散歩中に犬同士があうと、どちらかの犬や両方の犬がおしっこを始めることがあります。これはおしっこするということで自分の緊張をやわらげて、相手の犬に対しても「落ち着いて、仲良くしよう」と伝えているカーミングシグナルのひとつです[1][3][4]。新しい場所や診察室に入ると必ずおしっこをしてしまう犬がいますが、それはとても緊張していて、しかも自分に落ち着かなければと言い聞かせていると言えるでしょう。その場合、不安な犬の気持ちをよんで、怒ったりしないようにしてあげてくださいね。


 
人間にとっては無意味にみえる行動でも、実はいろんな意味があることがあります。それが分かれば、散歩中に便を片付けている時に急に砂をかけて砂まみれになったり、シャンプーしてやっとキレイになったと思ったとたん砂の上をゴロゴロされても「しょうがない」と少し気持ちが収まるのではないでしょうか。

犬のしぐさや行動には、実は無意味なものはひとつもないのです。人がおしゃべりするように、犬はしぐさやボディ-ランゲージなどの「犬語」を使いながら自分の気持ちを一生懸命伝えようとしています。自分の気持ちが通じると嬉しいのは、人も犬も同じですよね。
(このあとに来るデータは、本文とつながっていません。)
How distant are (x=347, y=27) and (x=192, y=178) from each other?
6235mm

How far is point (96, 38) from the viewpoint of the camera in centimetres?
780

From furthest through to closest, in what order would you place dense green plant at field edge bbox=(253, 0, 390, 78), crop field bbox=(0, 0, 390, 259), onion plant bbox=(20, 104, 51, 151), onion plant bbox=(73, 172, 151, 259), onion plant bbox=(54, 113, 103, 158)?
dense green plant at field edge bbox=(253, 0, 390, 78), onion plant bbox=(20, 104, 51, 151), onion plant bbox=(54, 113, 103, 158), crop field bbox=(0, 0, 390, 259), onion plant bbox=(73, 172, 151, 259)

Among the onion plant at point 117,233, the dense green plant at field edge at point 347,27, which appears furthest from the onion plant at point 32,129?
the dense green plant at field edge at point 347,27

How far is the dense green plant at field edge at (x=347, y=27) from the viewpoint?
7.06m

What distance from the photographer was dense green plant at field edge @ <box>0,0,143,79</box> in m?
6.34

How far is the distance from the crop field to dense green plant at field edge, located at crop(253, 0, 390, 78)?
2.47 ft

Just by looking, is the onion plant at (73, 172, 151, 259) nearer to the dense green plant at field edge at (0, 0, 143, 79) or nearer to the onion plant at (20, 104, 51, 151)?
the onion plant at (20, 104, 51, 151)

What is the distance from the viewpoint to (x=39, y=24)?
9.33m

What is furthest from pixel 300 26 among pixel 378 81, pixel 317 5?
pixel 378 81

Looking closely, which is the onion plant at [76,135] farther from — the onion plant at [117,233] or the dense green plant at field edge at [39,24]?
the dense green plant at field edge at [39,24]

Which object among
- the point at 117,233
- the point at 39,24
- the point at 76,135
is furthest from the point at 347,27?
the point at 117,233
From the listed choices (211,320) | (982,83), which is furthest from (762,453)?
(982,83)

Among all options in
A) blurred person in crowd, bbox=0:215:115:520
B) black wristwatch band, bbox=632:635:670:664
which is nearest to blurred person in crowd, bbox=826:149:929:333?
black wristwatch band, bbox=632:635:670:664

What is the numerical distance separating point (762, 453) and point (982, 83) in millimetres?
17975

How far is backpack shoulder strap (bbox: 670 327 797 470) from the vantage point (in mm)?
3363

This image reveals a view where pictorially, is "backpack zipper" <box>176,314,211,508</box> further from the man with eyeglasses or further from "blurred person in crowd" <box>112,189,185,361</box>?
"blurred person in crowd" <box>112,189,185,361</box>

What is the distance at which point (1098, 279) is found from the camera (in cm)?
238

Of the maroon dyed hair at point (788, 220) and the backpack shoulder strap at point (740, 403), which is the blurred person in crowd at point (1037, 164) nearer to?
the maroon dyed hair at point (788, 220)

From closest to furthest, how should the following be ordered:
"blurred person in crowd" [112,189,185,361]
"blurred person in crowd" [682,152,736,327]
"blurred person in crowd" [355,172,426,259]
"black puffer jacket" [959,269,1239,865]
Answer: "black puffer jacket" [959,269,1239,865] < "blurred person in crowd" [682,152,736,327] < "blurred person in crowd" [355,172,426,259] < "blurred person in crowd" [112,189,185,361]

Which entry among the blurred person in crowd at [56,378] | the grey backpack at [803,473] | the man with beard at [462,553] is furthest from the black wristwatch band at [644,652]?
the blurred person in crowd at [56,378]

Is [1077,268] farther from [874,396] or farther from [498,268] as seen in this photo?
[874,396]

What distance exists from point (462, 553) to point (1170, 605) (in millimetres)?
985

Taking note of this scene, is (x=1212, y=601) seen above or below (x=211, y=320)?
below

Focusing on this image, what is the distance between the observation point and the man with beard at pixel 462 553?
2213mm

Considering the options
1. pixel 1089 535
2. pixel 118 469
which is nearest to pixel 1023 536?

私たちも犬のしぐさと気持ちを読み取る努力をすれば、人と犬とのコミュニケーションがもっと豊かになり、犬との暮らしがもっとハッピーになるのではないでしょうか。


◼︎以下の文献を参考に執筆しました。
[1] トゥーリッド・ルーガス. (2009). 『カーミングシグナル by.トゥーリッド・ルーガス』. エー・ディー・サマーズ
[2] リーセヴィベケ・S., & 藤田りか子. (2011). 『ドッグ・トレーナーに必要な「深読み・先読み」テクニック: 犬の行動シミュレーション・ガイド』. 誠文堂新光社.
[3] リーセヴィベケ. (2014). 『いぬ語会話帖: 犬の言葉をシンプルに理解するためのフォトブック』. 誠文堂新光社.
[4] 西川文二. (2013). 『しぐさでわかるイヌ語大百科 カーミング・シグナルとボディ・ランゲージでイヌの本音が丸わかり!』. ソフトバンククリエイティブ.